Regarding the "Rep" factor:
In which way do I need to integrate it into my modeling? I usually choose my three factors, click the RSM macro in JMP and proceed. Do I need to include the "rep" factor into the RSM macro or leave him out (Thus no interactions with other factors)?
Futhermore, if the "rep" factor is considered significant and I have to include it into the model, it also appears in the profilers. However, this is kind of confusing for me, because on the one hand I understand that this factor is significant and thus my results are depending on the batch. This makes perfectly sense, I have a biological component in there, they are never the same. On the other hand, if I now optimize my results, the batch is also included and for example batch #1 does not exist anymore....

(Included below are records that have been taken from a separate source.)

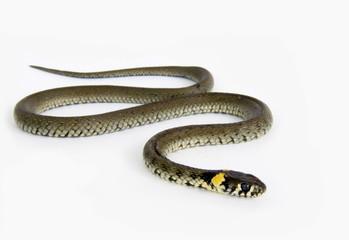 Natrix natrix snake on the white
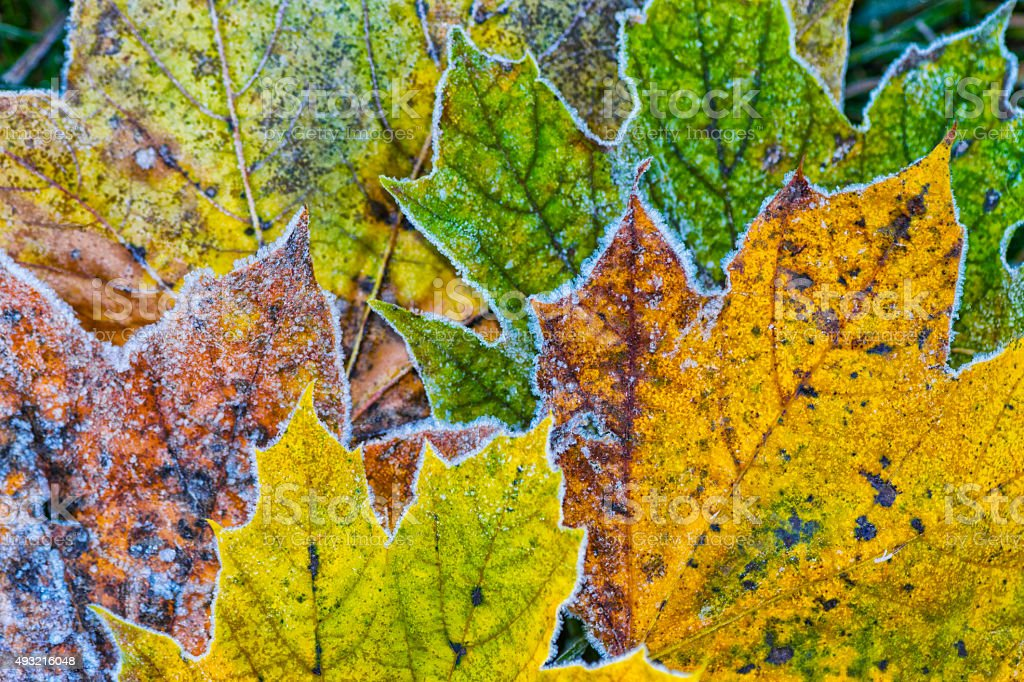 Autumn Sugar Maple leaves covered in frost stock photo
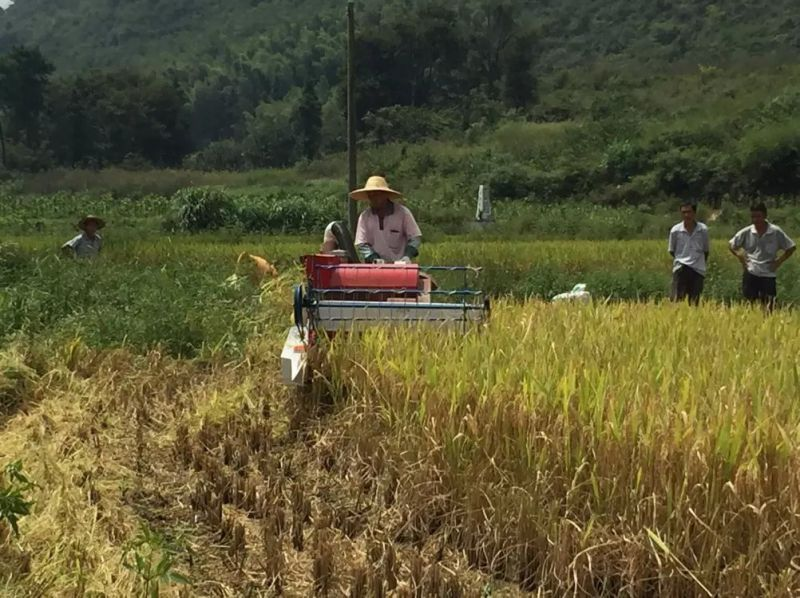 Cheap Price of Mini Rice Harvester for Sale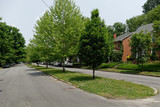 Residential neighborhood homes, median strip, trees, and street. Focus on median strip with trees. - 129030708
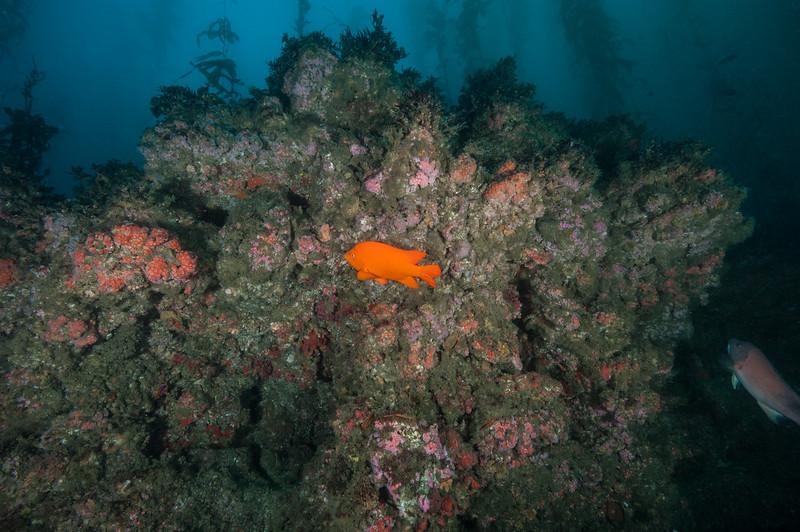 Resort Point Reef, Palos Verdes, California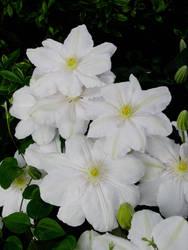June Flowers IV Stock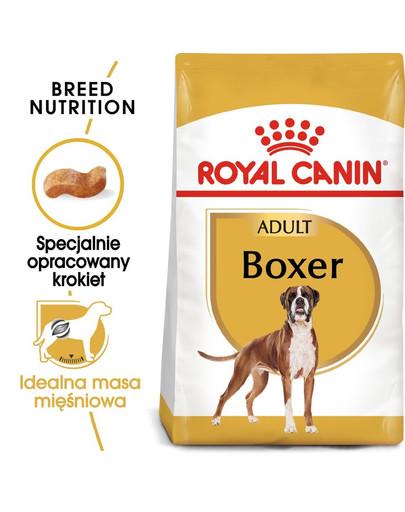 ROYAL CANIN Boxer Adult Hundefutter trocken 3 kg 51697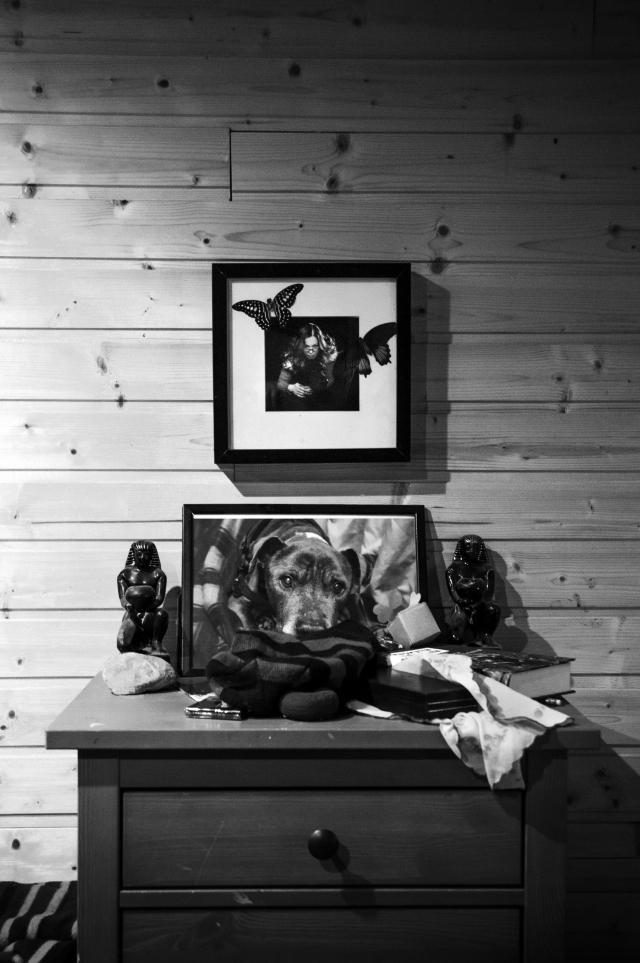 На комоде в прихожей Таниного дома — фотография Брюса. Шесть лет назад Таня забрала его из Зеленоградского приюта. Старичок-питбуль умер у Тани на руках 8 января 2017 года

Do I miss something? Is there a way to include the batch variance without including a batch variable?
After you create your RSM with your design variables, add the Rep variable. At this point it is considered a Fixed effect, and will appear in the model equation. Go ahead and do the regression this way first. You can check to see if it is significant, and how big an effect it is. If it is significant, transform the Rep variable to a 'Random Effect' (click the Attributes red triangle), and do the regression again. This time it will not appear in the model equation, rather, it is considered a random effect. "A random effect is a factor whose levels are considered a random sample from some population. Often,...variance components). However, there are also situations where you want to predict the response for a given level of the random effect. Technically, a random effect is considered to have a normal distribution with mean zero and nonzero variance."
Thank you very much for your answer!
Out of curiosity, why is the "rep" factor not included into the RSM (or not allowed to be)? I just compared the two results
Following your guidelines:
Including it into the RSM:
What I can see, is that the first model includes less factors, namely X1, X2, X3, X3*X3 and Xrep, whereas the second model uses X1*Xrep, X2*Xrep and X3*Xrep additionally. Thus it has more terms and might overfit. However, all criteria like Rsq adj., BIC and AICc are also better for the 2nd model.
The results of the optimization are very similar.
Using simply common sense, I would imagine that during each replicate run, the input factors varied which these terms would take into account.
Or am I totally wrong and this simply forbidden?
I like to look at the higher XRep terms as a diagnostic, for example to help figure out what may be happening and maybe to reduce the effects in the future. Based on the factors you listed, it looks like there may have been something that occured over time. But I would not include anything except the XRep as a random effect in the final model. As you know, XRep is not something that can be asigned in future simulations.
hope this helps,
mark
I would first add a new nominal variable called 'Rep' or 'Run' and tabulate which set of replicates were run together, for example 1,2,3 etc. Now include this your model analyses. Start by adding this new variable as a random or fixed effect. This will assign some of the rep to rep variation, but does little to diagnose it. You can add more complex effects such as rep-to-rep interactions to explore what may be causing the variation.
Thank you all very much for your help and detailed explanation! Especially cipollone.mg/Mark!